A resistor 100 Ohm 1% SMD 0402 would have the symbol name 100R_1%_0402, but would still have
the value 100R. This kind of organization is not possible with KiCad.
Apart from that, what is the reason then to have two fields with the same content?
A client of mine (they sent me their library) solved the atomic approach with a text in the symbol with 100R. The text is shown in the library as a draw. Then they made the value 100R_1%_0603 not visible, the checkbox of the property “show” unticked.
Of course, I agree the natural approach should be to put 100R in a field, different from the symbol name.
Surely is a workaround.
I must say that I didn’t notice how the symbol was made while I was making the layout.
I have checked it today, when I read this thread to figure out how it was implemented.
The colour of the text added to a schematic is different but if the text is built-in within the symbol it has the same colour as the body outline of the symbol (since I use the same colour for reference, value and body outline I didn’t notice anything odd).

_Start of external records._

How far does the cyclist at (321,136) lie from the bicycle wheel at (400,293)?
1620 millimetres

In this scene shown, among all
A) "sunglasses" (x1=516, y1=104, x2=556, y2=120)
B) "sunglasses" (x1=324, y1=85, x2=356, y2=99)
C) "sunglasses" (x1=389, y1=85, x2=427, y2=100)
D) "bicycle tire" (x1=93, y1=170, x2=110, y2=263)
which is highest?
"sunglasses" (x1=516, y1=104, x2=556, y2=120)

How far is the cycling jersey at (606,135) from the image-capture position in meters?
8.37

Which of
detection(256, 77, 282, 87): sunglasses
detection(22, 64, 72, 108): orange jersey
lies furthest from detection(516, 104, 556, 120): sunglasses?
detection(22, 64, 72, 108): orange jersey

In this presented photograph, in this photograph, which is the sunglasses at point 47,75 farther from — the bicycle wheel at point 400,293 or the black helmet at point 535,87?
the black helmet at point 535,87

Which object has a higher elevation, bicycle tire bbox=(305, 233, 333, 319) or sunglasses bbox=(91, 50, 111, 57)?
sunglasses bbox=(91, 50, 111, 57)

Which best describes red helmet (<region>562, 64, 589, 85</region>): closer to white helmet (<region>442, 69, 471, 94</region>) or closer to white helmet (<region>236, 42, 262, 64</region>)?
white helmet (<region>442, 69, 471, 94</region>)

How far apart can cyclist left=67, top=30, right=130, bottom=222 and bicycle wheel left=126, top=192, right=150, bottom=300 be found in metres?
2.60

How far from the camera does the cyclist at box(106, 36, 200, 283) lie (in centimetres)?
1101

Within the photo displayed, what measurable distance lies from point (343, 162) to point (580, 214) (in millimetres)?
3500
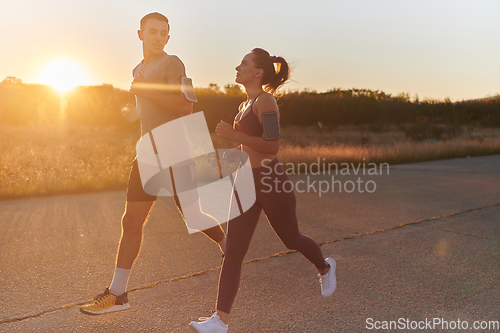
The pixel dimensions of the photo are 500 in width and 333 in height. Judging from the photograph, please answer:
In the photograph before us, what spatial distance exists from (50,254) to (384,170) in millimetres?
10538

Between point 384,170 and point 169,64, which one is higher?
point 169,64

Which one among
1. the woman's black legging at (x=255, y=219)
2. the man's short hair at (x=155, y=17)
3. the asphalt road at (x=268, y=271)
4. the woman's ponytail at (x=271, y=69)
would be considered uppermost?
the man's short hair at (x=155, y=17)

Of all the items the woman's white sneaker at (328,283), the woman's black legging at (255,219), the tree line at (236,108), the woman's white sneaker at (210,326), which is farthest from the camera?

I already said the natural approach should be a different field.
@pedro
Besides that this is a workaround, it also makes creating a BOM from the schematic more difficult, which
is one of reasons we have atomic symbols.
In their case creating the BOM was easy because the value was the real manufacturer part number of every single component. Yes, even for smd resistors and caps.

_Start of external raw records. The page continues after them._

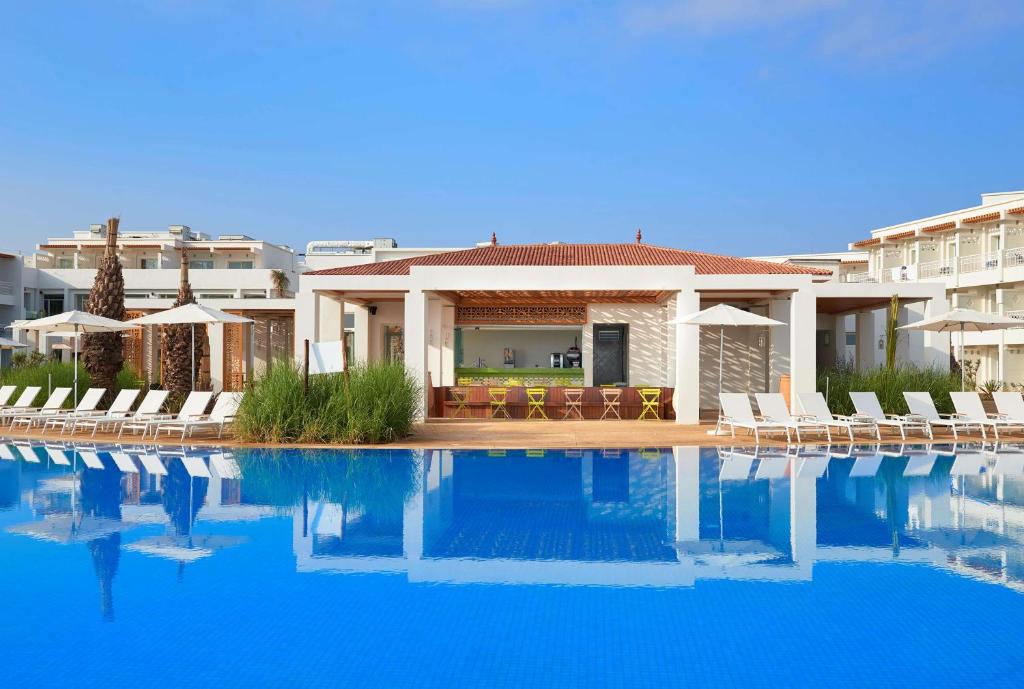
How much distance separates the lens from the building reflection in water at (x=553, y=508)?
22.6 feet

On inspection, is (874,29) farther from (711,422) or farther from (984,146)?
(984,146)

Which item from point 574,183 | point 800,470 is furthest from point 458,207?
point 800,470

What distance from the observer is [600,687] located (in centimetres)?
443

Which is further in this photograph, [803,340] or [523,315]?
[523,315]

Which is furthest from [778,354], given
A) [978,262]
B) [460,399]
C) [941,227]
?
[941,227]

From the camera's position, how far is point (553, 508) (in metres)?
9.16

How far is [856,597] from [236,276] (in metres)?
38.7

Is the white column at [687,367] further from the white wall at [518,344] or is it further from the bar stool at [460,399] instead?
the white wall at [518,344]

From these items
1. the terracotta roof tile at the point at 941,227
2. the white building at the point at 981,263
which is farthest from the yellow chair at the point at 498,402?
the terracotta roof tile at the point at 941,227

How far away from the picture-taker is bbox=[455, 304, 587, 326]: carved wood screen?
22.6 meters

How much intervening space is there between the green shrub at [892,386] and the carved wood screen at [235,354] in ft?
56.6

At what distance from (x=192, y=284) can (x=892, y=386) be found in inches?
1300

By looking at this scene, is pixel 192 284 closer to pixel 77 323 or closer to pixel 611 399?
pixel 77 323

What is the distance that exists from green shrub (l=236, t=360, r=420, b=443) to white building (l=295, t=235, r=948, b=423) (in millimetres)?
2805
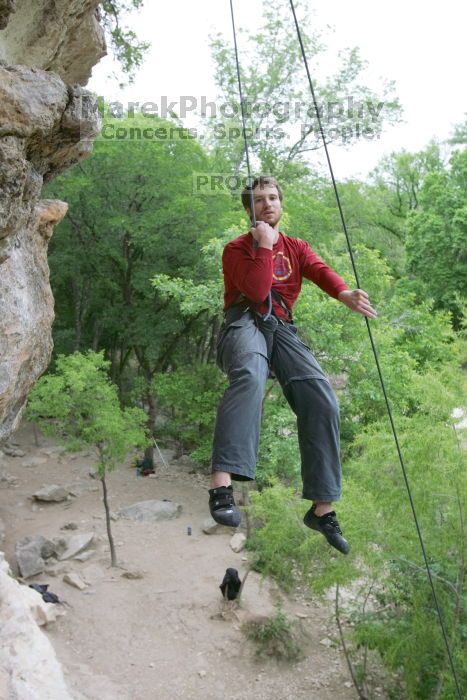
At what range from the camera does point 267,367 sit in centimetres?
332

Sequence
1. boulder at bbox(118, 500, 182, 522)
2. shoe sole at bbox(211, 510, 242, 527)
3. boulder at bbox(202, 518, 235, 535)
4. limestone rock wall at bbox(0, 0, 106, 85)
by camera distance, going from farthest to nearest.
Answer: boulder at bbox(118, 500, 182, 522) → boulder at bbox(202, 518, 235, 535) → limestone rock wall at bbox(0, 0, 106, 85) → shoe sole at bbox(211, 510, 242, 527)

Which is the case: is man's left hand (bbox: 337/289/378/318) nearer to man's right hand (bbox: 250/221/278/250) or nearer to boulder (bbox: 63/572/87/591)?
man's right hand (bbox: 250/221/278/250)

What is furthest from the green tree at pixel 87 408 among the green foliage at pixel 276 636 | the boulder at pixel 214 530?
the green foliage at pixel 276 636

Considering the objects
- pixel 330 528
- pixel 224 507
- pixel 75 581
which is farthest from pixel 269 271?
pixel 75 581

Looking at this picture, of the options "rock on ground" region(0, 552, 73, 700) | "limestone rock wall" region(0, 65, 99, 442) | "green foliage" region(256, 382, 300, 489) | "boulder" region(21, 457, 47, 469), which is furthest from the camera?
"boulder" region(21, 457, 47, 469)

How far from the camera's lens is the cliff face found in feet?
14.0

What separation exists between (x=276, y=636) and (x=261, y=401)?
32.0 ft

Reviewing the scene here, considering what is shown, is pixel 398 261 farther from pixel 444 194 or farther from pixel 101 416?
pixel 101 416

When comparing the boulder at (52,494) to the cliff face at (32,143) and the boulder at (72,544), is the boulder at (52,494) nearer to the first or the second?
the boulder at (72,544)

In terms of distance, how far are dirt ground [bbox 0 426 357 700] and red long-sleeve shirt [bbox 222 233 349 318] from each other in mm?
8453

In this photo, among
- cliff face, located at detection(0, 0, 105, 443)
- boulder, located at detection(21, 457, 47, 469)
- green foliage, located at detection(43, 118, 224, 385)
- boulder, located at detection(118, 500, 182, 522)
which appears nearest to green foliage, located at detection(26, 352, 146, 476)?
boulder, located at detection(118, 500, 182, 522)

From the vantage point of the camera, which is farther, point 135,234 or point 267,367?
point 135,234

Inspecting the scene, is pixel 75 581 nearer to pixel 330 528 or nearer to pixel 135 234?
pixel 135 234

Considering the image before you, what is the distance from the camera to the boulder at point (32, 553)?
1311cm
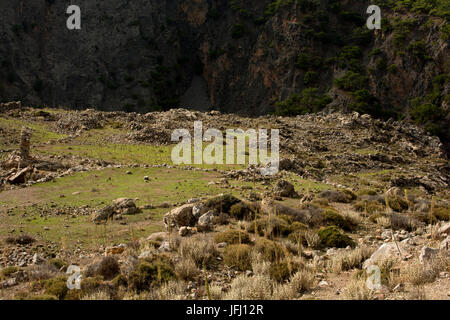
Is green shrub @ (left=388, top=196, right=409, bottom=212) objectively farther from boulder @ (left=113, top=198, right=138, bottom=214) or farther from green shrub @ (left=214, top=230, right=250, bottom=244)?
boulder @ (left=113, top=198, right=138, bottom=214)

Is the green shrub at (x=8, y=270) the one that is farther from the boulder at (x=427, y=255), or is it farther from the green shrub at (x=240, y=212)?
the boulder at (x=427, y=255)

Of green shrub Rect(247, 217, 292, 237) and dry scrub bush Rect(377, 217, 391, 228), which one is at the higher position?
green shrub Rect(247, 217, 292, 237)

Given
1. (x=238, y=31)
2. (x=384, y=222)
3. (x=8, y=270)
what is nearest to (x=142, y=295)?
(x=8, y=270)

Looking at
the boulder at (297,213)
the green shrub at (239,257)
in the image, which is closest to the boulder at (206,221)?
the boulder at (297,213)

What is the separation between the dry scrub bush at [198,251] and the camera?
35.9 feet

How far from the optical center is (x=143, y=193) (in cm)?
2031

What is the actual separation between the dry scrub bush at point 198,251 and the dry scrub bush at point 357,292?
4.06 metres

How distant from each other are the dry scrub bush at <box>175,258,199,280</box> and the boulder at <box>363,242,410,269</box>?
175 inches

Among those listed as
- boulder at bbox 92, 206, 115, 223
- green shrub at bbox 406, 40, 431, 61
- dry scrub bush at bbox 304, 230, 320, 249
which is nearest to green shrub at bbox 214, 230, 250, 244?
dry scrub bush at bbox 304, 230, 320, 249

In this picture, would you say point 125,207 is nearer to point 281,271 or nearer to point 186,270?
point 186,270

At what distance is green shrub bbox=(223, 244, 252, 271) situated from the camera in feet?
34.8

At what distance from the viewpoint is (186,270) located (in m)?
9.88

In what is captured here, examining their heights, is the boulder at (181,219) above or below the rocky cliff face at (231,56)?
below
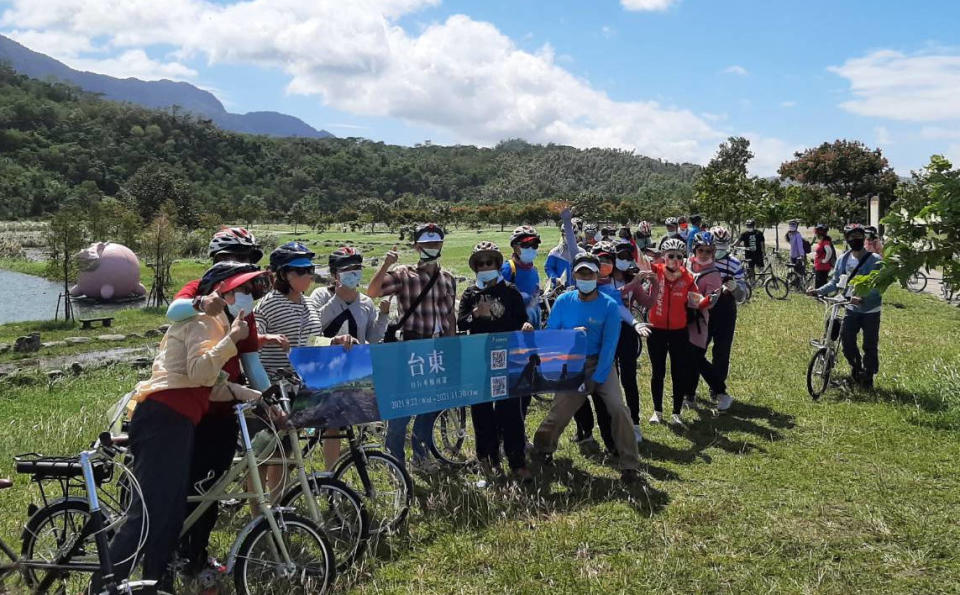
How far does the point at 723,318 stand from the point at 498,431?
395 cm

I don’t do that in my own designs because I don’t mind if a 1k 10% smd resistor is made by one vendor or another.
What would that mean? KiCad already supports fully specified symbols which kind of already do what most people expect an atomic thing to do but allow the library to be scalable (as the same footprint can serve multiple symbols).
Or do you mean something like a higher abstraction layer. A data container that takes a generic symbol adds BOM info and connects it to a generic footprint and possibly a spice model (I seem to remember @Seth_h suggested something like this, whereas i kind of assumed the inheritance feature would allow for this without needing a separate data container). If so please don’t call this “atomic”. Atomic means one file has all the info in it (it is inseparable).

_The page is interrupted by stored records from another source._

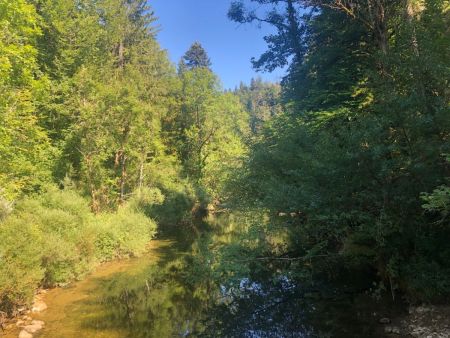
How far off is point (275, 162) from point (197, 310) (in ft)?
23.4

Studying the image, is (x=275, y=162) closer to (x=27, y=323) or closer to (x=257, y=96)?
(x=27, y=323)

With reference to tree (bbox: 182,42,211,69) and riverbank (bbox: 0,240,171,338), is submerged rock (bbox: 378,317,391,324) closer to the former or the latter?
riverbank (bbox: 0,240,171,338)

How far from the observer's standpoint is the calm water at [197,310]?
9547 mm

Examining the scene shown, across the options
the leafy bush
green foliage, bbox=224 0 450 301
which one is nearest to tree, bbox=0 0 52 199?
the leafy bush

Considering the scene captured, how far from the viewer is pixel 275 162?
1581 centimetres

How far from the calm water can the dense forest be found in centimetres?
82

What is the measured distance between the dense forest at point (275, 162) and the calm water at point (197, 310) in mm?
821

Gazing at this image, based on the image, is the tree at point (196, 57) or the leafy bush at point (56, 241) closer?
the leafy bush at point (56, 241)

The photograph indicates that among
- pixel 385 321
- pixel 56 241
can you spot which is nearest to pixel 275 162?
pixel 385 321

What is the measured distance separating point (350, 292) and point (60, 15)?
26.2 metres

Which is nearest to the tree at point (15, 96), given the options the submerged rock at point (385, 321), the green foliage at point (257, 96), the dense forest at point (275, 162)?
the dense forest at point (275, 162)

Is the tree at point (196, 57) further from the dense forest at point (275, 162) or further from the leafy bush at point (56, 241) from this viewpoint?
the leafy bush at point (56, 241)

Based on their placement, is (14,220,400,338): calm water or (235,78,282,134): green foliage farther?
(235,78,282,134): green foliage

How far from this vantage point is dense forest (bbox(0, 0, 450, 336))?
8.83 m
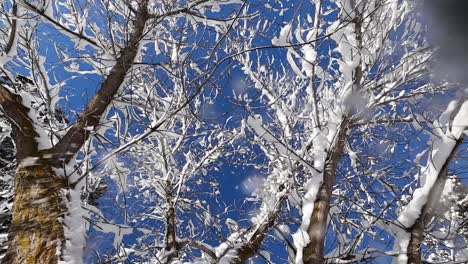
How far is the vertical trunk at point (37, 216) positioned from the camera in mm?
2170

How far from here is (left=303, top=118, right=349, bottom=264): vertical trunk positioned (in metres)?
2.66

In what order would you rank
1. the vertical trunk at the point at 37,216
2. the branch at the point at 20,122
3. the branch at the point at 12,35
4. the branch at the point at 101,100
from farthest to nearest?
the branch at the point at 12,35
the branch at the point at 101,100
the branch at the point at 20,122
the vertical trunk at the point at 37,216

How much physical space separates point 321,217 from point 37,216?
226 cm

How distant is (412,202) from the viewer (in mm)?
2812

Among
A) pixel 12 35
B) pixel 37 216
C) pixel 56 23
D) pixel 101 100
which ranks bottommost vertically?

Edit: A full atomic file format might actually make sense. But not for the local library or even a company library but as an exchange format used to get library assets provided by a manufacturer into KiCad (would be nice if a user would download one file and get symbols, footprints, spice models and 3d models installed by use of only one tool).
Footprints can have a differing value field from the footprint name why should this be different for symbols?
@stambaughw its exactly what @rrascher mentioned. Having a unique symbol Like R_1K50_1%_0603_100PPM but with value 1k5 for readibility in schematic and layout.
What are the the “atomic” plans?
In Mentor Xpedition Enterprise we have the possibility of a unique “Part” (with unique inhouse partnumber and all values) and we map a generic symbol an layout footprint to it. that would be “THE” feature for kicad as professional tool.
Both uschmelmer and rrascher are writing about an integrated database system, and I’ve seen several discussions about that both here on the KiCad forum, and on the KiCad section on Eevblog. Apparently it is a topic that is very deer to a lot of people, and I’ve several times seen strong language as this would be a “must” for KiCad to be seen as a professional tool.
Personally I do not use this part, maybe I should not write this at all, however.
Why would such a database have to be in KiCad itself? Why not a sort of BOM script, that converts the parts list to any sort of database back-end you prefer. It also does not seem too difficult to extract schematic symbol data with such a script and build automated part libraries from that for “preferred components”. The amount of work for such an interface is peanuts compared to the total effort in KiCad and it’s symbol and footprint libraries.
If it’s of any use, I can spend some time to find some links to this database related stuff.